It was a typical, triple-H (hazy, hot, humid) August morning on the Chesapeake’s Eastern Bay in 1977 when my father and I set out on our first-ever crabbing expedition. We had spent the evening before swatting at mosquitoes and biting flies under a flickering patio light at home, baiting a 1,000-foot trotline with 25 pounds of smelly, salted eels. I couldn’t tell afterward which smelled worse: my dad and me or the baited line. My mother considered kicking us out of the house.

No matter, I couldn’t sleep anyway. I was hopped up on the idea of blue crabs, having just read William Warner’s Pulitzer-winning Beautiful Swimmers. The fantastic book followed the commercial blue crab fishery through the four seasons. My dad had just bought a 12-foot Sears & Roebuck Gamefisher skiff and 9-hp Gamefisher outboard on his beloved store card (we bought everything from Sears back then). We were hell-bent on operating just like the professional watermen in Warner’s book.

We launched the boat before the sun rose. The beaten-up wood ramp was as slippery as the eels on our trotline. I fell into the water twice, which amused my father but put me in a mood. Dad’s penchant for throwing caution to the wind included driving the puke-green skiff far too quickly through dense fog into genuinely uncharted waters. He sensed my snotty attitude and bought me off with a frosted blueberry Pop-Tart. A few minutes later, I was as right as rain.

The trotline deployed in Keystone Cops fashion, getting tangled up on the floats and anchors at both ends, and eventually routing its way around our outboard prop. That’s when Dad opted for a brewski. Breakfast of champions.

After we’d tweaked the line tension and covered ourselves in jellyfish stings up to our armpits, we were ready to make the first run down the line. I sat forward, poised with a wire dipping net, while Dad sipped beer and toked on a Marlboro. The line sank as heavier crabs held on for the ride to the surface (I’ve always been amazed at how a blue crab’s fight or flight mechanism is almost completely disabled by the opportunity to eat). It was my job to scoop them into a bushel basket before they dropped off.

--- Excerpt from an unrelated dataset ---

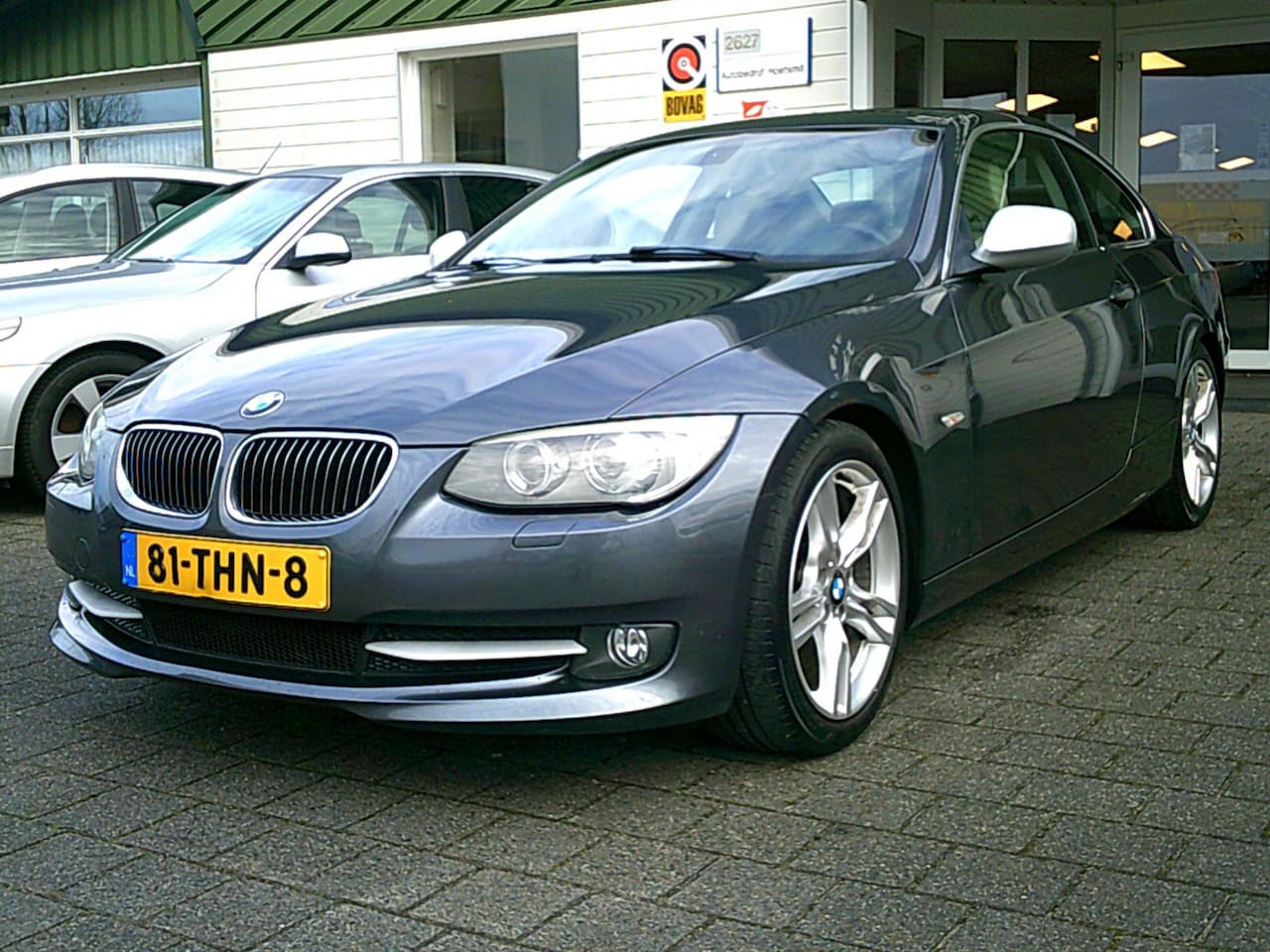 BMW 3-serie Coupé - 320i 320i (AUT/LMV/NAV/LEDER) - AutoWereld.nl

By the time the sun was high, and the temperature and our body odor were unbearable, we’d caught a nice mess of large, male blue crabs.
As soon as we got home, my dad was on the horn inviting neighbors and friends over to pick a mountain of hot, steamed crabs served on a newspaper tablecloth with cold beer — still a preferred Maryland summer pastime today.

We’d repeat this weekend summer ritual at least a hundred times before I reached the age when spending time with Pops was definitely uncool. What strikes me about those weekend crabbing trips is how clearly I remember so many of them almost 50 years later.

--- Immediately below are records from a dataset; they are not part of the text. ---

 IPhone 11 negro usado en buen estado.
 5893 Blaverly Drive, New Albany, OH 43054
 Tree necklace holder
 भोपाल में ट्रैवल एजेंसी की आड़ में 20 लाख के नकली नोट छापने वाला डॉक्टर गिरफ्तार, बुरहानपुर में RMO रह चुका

We had days when we caught almost nothing, and one day when we filled the bottom of the boat with three bushels of crabs on only a few runs down the line. Most of all, my memories are peppered with visions of my dad in his happy place, which was collectively our happy place. All we needed was what would become a tortured, beat-up skiff that later split in half while we were watching the Blue Angels in Annapolis, Md.

Even into my adulthood, my father and I fished, sailed and enjoyed being on the water together. His eagerness to enjoy our watery world is what ultimately steered me in the direction of the boating industry, perhaps one of the most enjoyable places to make a living.

Enjoying time on the water, no matter the activity, is what we’re selling as an industry. As the president of the National Marine Manufacturers Association said recently at the American Boating Congress in Washington D.C.: “We’re in the pursuit of happiness business.” It’s important that we remember these things first and foremost as we recruit people into the fold and bring others back.

If you think about it, getting a newcomer interested in boating, fishing, sailing, skiing, wakeboarding or any other water activity is not a hard sell. That said, I think we sometimes lose sight of the simple enjoyment we’re offering as we worry about supply chains, inflated costs, high interest rates and other obstacles. I’ve seen that melancholy on show floors during the past 35 years, and it’s never a good sales strategy.

So, if you’re feeling overwhelmed by the daily grind, just remember that it only takes a bunch of mosquito bites, numerous jellyfish stings and body odor to get someone amped about the sport of boating. I hope you enjoy sharing your memories with your customers and colleagues as much as I enjoyed this trip down memory lane.